In the study, 80 bilingual Hispanic/Latino participants visited the lab to participate in separate English and Spanish testing sessions. During both sessions, they received painful heat to their inner forearm. The primary difference between the two experimental visits was the language being spoken (English or Spanish), while the painful procedure did not change. Participants provided subjective ratings of their pain, and their physiological responses (i.e. their heart rate and sweatiness of the palms) were also monitored. 

The study was inspired by research in the field of “linguistic relativity,” which has shown differences between English and Spanish speakers in cognitive processes like memory for specific events or categorization of objects. These cognitive differences are also seen among bilingual people when they switch between English and Spanish contexts.

“All of our participants identified as bicultural,” explained Morgan Gianola, lead researcher on the study. “After each experimental session, we had them fill out surveys about things like how often they use each language [English and Spanish] and how strongly they relate to and identify with both the Hispanic and U.S.-American sides of their cultural identity. The interesting thing we found was, rather than participants always showing higher pain ratings in Spanish, for example, they tended to report more intense pain and show larger physiological responses to pain when they spoke the language of their stronger cultural identity.” 

According to the study findings, “participants who engaged more with the Hispanic culture showed higher pain when speaking Spanish, while more U.S.-American identified participants reported higher pain in English. People who were fairly balanced in their engagement with U.S.-American and Hispanic culture had pain outcomes that didn’t differ much across languages. The study also suggests that bodily responses to the pain played a larger role in determining pain ratings among more Hispanic oriented bilingual participants.”

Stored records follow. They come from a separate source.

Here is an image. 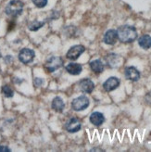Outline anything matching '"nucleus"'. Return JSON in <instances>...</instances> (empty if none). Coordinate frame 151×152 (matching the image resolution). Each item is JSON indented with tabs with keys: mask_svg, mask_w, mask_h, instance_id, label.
<instances>
[{
	"mask_svg": "<svg viewBox=\"0 0 151 152\" xmlns=\"http://www.w3.org/2000/svg\"><path fill=\"white\" fill-rule=\"evenodd\" d=\"M117 35L122 43H132L137 38V32L133 26L123 25L117 30Z\"/></svg>",
	"mask_w": 151,
	"mask_h": 152,
	"instance_id": "obj_1",
	"label": "nucleus"
},
{
	"mask_svg": "<svg viewBox=\"0 0 151 152\" xmlns=\"http://www.w3.org/2000/svg\"><path fill=\"white\" fill-rule=\"evenodd\" d=\"M24 4L22 3L20 0H11V1L7 5L6 7V13L9 16L17 17L22 13L23 10Z\"/></svg>",
	"mask_w": 151,
	"mask_h": 152,
	"instance_id": "obj_2",
	"label": "nucleus"
},
{
	"mask_svg": "<svg viewBox=\"0 0 151 152\" xmlns=\"http://www.w3.org/2000/svg\"><path fill=\"white\" fill-rule=\"evenodd\" d=\"M89 104H90V101L88 99V97H86L85 96H81L79 97L74 98L72 100L71 107L75 111H82L87 109Z\"/></svg>",
	"mask_w": 151,
	"mask_h": 152,
	"instance_id": "obj_3",
	"label": "nucleus"
},
{
	"mask_svg": "<svg viewBox=\"0 0 151 152\" xmlns=\"http://www.w3.org/2000/svg\"><path fill=\"white\" fill-rule=\"evenodd\" d=\"M63 65V59L59 57H51L47 59L46 62V68L49 72H53L59 68H61Z\"/></svg>",
	"mask_w": 151,
	"mask_h": 152,
	"instance_id": "obj_4",
	"label": "nucleus"
},
{
	"mask_svg": "<svg viewBox=\"0 0 151 152\" xmlns=\"http://www.w3.org/2000/svg\"><path fill=\"white\" fill-rule=\"evenodd\" d=\"M85 51V48L84 47V45H73V47H71L69 49V51L67 52L66 57L68 59L76 60Z\"/></svg>",
	"mask_w": 151,
	"mask_h": 152,
	"instance_id": "obj_5",
	"label": "nucleus"
},
{
	"mask_svg": "<svg viewBox=\"0 0 151 152\" xmlns=\"http://www.w3.org/2000/svg\"><path fill=\"white\" fill-rule=\"evenodd\" d=\"M35 57V53L34 50L30 48H23L20 51L19 54V59L20 61L22 62L23 64H28L30 62H32L34 58Z\"/></svg>",
	"mask_w": 151,
	"mask_h": 152,
	"instance_id": "obj_6",
	"label": "nucleus"
},
{
	"mask_svg": "<svg viewBox=\"0 0 151 152\" xmlns=\"http://www.w3.org/2000/svg\"><path fill=\"white\" fill-rule=\"evenodd\" d=\"M81 127H82V124L78 118L76 117H73L71 119L69 120V121L66 124L65 128L68 132L70 133H76L78 131L81 130Z\"/></svg>",
	"mask_w": 151,
	"mask_h": 152,
	"instance_id": "obj_7",
	"label": "nucleus"
},
{
	"mask_svg": "<svg viewBox=\"0 0 151 152\" xmlns=\"http://www.w3.org/2000/svg\"><path fill=\"white\" fill-rule=\"evenodd\" d=\"M124 74H125L126 79L133 81V82H136L140 79V72L136 68L133 66L127 67L124 71Z\"/></svg>",
	"mask_w": 151,
	"mask_h": 152,
	"instance_id": "obj_8",
	"label": "nucleus"
},
{
	"mask_svg": "<svg viewBox=\"0 0 151 152\" xmlns=\"http://www.w3.org/2000/svg\"><path fill=\"white\" fill-rule=\"evenodd\" d=\"M120 79L117 77H109L107 81L103 83V88L107 91V92H111V91L115 90L120 86Z\"/></svg>",
	"mask_w": 151,
	"mask_h": 152,
	"instance_id": "obj_9",
	"label": "nucleus"
},
{
	"mask_svg": "<svg viewBox=\"0 0 151 152\" xmlns=\"http://www.w3.org/2000/svg\"><path fill=\"white\" fill-rule=\"evenodd\" d=\"M79 88L82 92L90 94V93H92V91L94 90L95 85L90 79H82L79 83Z\"/></svg>",
	"mask_w": 151,
	"mask_h": 152,
	"instance_id": "obj_10",
	"label": "nucleus"
},
{
	"mask_svg": "<svg viewBox=\"0 0 151 152\" xmlns=\"http://www.w3.org/2000/svg\"><path fill=\"white\" fill-rule=\"evenodd\" d=\"M106 61H107V64L110 68H117L122 63V58L117 54L111 53V54H109L107 58H106Z\"/></svg>",
	"mask_w": 151,
	"mask_h": 152,
	"instance_id": "obj_11",
	"label": "nucleus"
},
{
	"mask_svg": "<svg viewBox=\"0 0 151 152\" xmlns=\"http://www.w3.org/2000/svg\"><path fill=\"white\" fill-rule=\"evenodd\" d=\"M118 40V35L116 30H109L104 35V42L107 45H114Z\"/></svg>",
	"mask_w": 151,
	"mask_h": 152,
	"instance_id": "obj_12",
	"label": "nucleus"
},
{
	"mask_svg": "<svg viewBox=\"0 0 151 152\" xmlns=\"http://www.w3.org/2000/svg\"><path fill=\"white\" fill-rule=\"evenodd\" d=\"M90 121H91L92 124L96 126H100L105 121V117L101 112L95 111L90 116Z\"/></svg>",
	"mask_w": 151,
	"mask_h": 152,
	"instance_id": "obj_13",
	"label": "nucleus"
},
{
	"mask_svg": "<svg viewBox=\"0 0 151 152\" xmlns=\"http://www.w3.org/2000/svg\"><path fill=\"white\" fill-rule=\"evenodd\" d=\"M66 71L71 75H79L82 71V67L78 63H69L66 66Z\"/></svg>",
	"mask_w": 151,
	"mask_h": 152,
	"instance_id": "obj_14",
	"label": "nucleus"
},
{
	"mask_svg": "<svg viewBox=\"0 0 151 152\" xmlns=\"http://www.w3.org/2000/svg\"><path fill=\"white\" fill-rule=\"evenodd\" d=\"M64 108H65V104L62 100V98L59 96H56L52 101V109L58 112H62Z\"/></svg>",
	"mask_w": 151,
	"mask_h": 152,
	"instance_id": "obj_15",
	"label": "nucleus"
},
{
	"mask_svg": "<svg viewBox=\"0 0 151 152\" xmlns=\"http://www.w3.org/2000/svg\"><path fill=\"white\" fill-rule=\"evenodd\" d=\"M138 44L143 49H148L151 48V36L148 34L142 35L138 39Z\"/></svg>",
	"mask_w": 151,
	"mask_h": 152,
	"instance_id": "obj_16",
	"label": "nucleus"
},
{
	"mask_svg": "<svg viewBox=\"0 0 151 152\" xmlns=\"http://www.w3.org/2000/svg\"><path fill=\"white\" fill-rule=\"evenodd\" d=\"M90 68L96 73H101L104 71V64L100 59H95L90 62Z\"/></svg>",
	"mask_w": 151,
	"mask_h": 152,
	"instance_id": "obj_17",
	"label": "nucleus"
},
{
	"mask_svg": "<svg viewBox=\"0 0 151 152\" xmlns=\"http://www.w3.org/2000/svg\"><path fill=\"white\" fill-rule=\"evenodd\" d=\"M44 22L34 20V21H32L31 23L29 24V29H30V31L35 32V31H38L40 28H42L44 26Z\"/></svg>",
	"mask_w": 151,
	"mask_h": 152,
	"instance_id": "obj_18",
	"label": "nucleus"
},
{
	"mask_svg": "<svg viewBox=\"0 0 151 152\" xmlns=\"http://www.w3.org/2000/svg\"><path fill=\"white\" fill-rule=\"evenodd\" d=\"M2 92H3V94H4V96L6 97H12L13 95H14L13 90L9 86H4L2 87Z\"/></svg>",
	"mask_w": 151,
	"mask_h": 152,
	"instance_id": "obj_19",
	"label": "nucleus"
},
{
	"mask_svg": "<svg viewBox=\"0 0 151 152\" xmlns=\"http://www.w3.org/2000/svg\"><path fill=\"white\" fill-rule=\"evenodd\" d=\"M32 1L39 9H43L47 5V0H32Z\"/></svg>",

“This study highlights, first, that Hispanic/Latino communities are not monolithic, and that the factors affecting bilinguals’ psychological and physiological responses to pain can differ across individuals,” said Gianola. “We also see that language can influence such a seemingly basic perception as pain, but that the cultural associations people carry with them may dictate to what extent the language context makes a difference.”

Moving forward, the researchers are developing new experiments to further address the role language plays in influencing cognition and perception among bilingual speakers. As part of a dissertation project, Gianola plans to investigate the brain processes that contribute to the effects found in this most recent study.

The study, “Effects of Language Context and Cultural Identity on the Pain Experience of Spanish-English Bilinguals,” is published in the journal Affective Science and will appear as part of the journal’s special issue on “Language and Affect.”